2) Try not using a subsearch and instead reforming it to stats with grouping.

Putting that together, let's try this:

index=XXX (sourcetype="nessus:scan" plugin_id="*") OR (sourcetype="nessus:plugin" exploit_available="true" id="*")  
| stats values(plugin_name) AS PluginName, values(severity) AS Severity BY plugin_id

You may need a little fiddling with that, but it should be much faster.

index=... If you need help finding your indexes where this data is, just run your original search and in the "interesting fields" flyout you'll see "index". Click that and you'll have your list. If it's more than one index, just combine them with or like this (index=A OR index=B) ...

Write back if this is succesfully fast enough, or if you need additional tweaking!

Happy Splunking!
-Rich

0 Karma

Richfez
SplunkTrust
SplunkTrust

On second thought, that might get you more than you want (because it'll get you ALL the things on the left side of the OR)

It might work better with this:

index=XXX (sourcetype="nessus:scan" plugin_id="*") OR (sourcetype="nessus:plugin" exploit_available="true" id="*")  
| stats values(plugin_name) AS PluginName, values(severity) AS Severity values(exploit_available) AS exploitable BY plugin_id
| search exploitable="true"

Either way, let us know how it goes!

0 Karma

keronedave
Explorer

Hi rich7177,
Thank you for the effort but while both your searches completes in under a minute which is an improvement on the current 78s it does not give accurate results. They both pull values from nessus:scan while ignoring the query after the OR looking for only exploitable vulnerabilities using nessus:plugins.

Search
Look for all exploitable vulnerabilities from nessus:plugin and use their ids to search nessus:scan to get their name and the hosts they affect.

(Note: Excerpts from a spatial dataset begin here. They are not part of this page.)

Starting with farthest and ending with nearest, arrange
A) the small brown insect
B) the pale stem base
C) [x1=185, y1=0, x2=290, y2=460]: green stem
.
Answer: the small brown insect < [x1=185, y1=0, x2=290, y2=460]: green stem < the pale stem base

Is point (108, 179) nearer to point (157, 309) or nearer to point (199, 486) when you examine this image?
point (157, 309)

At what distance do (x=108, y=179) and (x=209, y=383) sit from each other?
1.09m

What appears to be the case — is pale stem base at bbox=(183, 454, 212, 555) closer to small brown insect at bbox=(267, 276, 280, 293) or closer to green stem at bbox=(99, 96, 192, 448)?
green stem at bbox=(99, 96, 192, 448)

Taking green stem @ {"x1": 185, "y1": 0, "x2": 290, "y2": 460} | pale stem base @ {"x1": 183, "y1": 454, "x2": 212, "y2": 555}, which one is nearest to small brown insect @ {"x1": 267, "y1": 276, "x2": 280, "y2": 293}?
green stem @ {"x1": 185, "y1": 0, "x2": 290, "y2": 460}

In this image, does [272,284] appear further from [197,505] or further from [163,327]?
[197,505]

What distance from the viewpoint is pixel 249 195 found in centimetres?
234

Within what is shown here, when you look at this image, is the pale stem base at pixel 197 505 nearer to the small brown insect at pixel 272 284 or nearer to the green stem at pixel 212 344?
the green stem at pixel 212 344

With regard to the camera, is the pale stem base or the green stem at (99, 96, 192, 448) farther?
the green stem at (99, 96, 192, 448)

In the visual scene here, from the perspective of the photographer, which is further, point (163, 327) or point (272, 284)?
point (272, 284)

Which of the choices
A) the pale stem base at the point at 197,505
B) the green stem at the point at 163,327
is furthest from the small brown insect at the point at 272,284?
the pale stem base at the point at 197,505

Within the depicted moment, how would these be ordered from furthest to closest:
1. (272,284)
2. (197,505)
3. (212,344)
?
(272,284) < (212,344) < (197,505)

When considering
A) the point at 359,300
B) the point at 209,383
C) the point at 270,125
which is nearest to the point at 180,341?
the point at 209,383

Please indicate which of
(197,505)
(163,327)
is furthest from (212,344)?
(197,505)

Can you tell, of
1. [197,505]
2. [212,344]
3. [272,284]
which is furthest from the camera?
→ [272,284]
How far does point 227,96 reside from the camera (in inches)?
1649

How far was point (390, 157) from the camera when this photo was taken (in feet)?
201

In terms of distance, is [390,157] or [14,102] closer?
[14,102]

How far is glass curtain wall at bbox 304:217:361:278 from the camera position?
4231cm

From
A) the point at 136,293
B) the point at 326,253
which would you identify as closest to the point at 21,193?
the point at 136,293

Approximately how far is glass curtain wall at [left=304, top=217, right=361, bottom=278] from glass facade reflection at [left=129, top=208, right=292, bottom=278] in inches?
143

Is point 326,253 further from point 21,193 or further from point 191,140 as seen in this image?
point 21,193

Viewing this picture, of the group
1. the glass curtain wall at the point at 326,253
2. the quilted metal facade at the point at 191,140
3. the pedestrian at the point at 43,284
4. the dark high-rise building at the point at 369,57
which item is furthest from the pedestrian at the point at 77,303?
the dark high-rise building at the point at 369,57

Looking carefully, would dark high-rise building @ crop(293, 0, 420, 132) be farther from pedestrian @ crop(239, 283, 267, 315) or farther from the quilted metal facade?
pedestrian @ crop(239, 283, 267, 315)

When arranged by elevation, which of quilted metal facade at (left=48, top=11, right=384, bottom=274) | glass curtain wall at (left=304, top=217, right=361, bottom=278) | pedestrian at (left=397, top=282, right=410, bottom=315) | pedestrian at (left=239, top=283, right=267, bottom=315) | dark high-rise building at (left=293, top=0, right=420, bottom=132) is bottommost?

This is because I have noticed that not all the plugins listed by Tenable are actually vulnerabilities on my network.

0 Karma

Richfez
SplunkTrust
SplunkTrust

Sorry, I have SecurityCenter, which reports this information in a different format apparently. 🙂 Let's walk through what this is missing.

Exploitable vulnerabilities are those with exploit_available=true and a sourcetype="nessus:plugin", right?

For the other side of the equation you need the scans (sourcetype="nessus:scan") where there's been a plugin_id defined ( plugin_id=* )?

So they connect together on that plugin_id - is this correct? Confirming this specifically, is it true that each plugin_id from the sourcetype="nessus:plugin" sourcetype records has only ONE valid state of exploit_available? (That's how it is in my data but I don't have to fiddle with the two sourcetypes in it, so I don't know for sure with yours). The stats does a values of plugin name, severity and if it's exploitable by plugin ID.

What we should have at this point is a list, one row per plugin ID, with a single plugin name, single severity and a single "is exploitable" flag. Can you confirm that the first two lines (the base search and the stats) indeed returns this? My guess is I've got something honked up in the stats if that's not the case.

If it does, then I am not sure why the trailing | search exploitable=true makes it not just return those where it's exploitable. I can't test easily (or at least directly) with the two different sourcetypes in this case, but I've done other things like this. AND, in my single-sourcetype case (which matters nearly not at all once you've stats-grouped them together, the two following are equivalent:

index=netvuln pluginID=* 
    [search index=netvuln exploitAvailable=Yes 
    | table pluginID ] 
| dedup pluginID 
| table pluginName, pluginID, severity.description, exploitAvailable

And

index=netvuln pluginID=* 
| dedup pluginID 
| search exploitAvailable=Yes
| table pluginName, pluginID, severity.description, exploitAvailable

Though, surprisingly enough in my case (hundreds of thousands of events per day, all clumped into BIG piles separated by lots of time), the former is actually faster because it builds a small list of pluginID's where exploitable=Yes then uses that to filter the rest.

Which I guess means - maybe you are doing it as best as you can (or within a reasonably margin of tolerance).

Have you thought about building a report and accelerating it?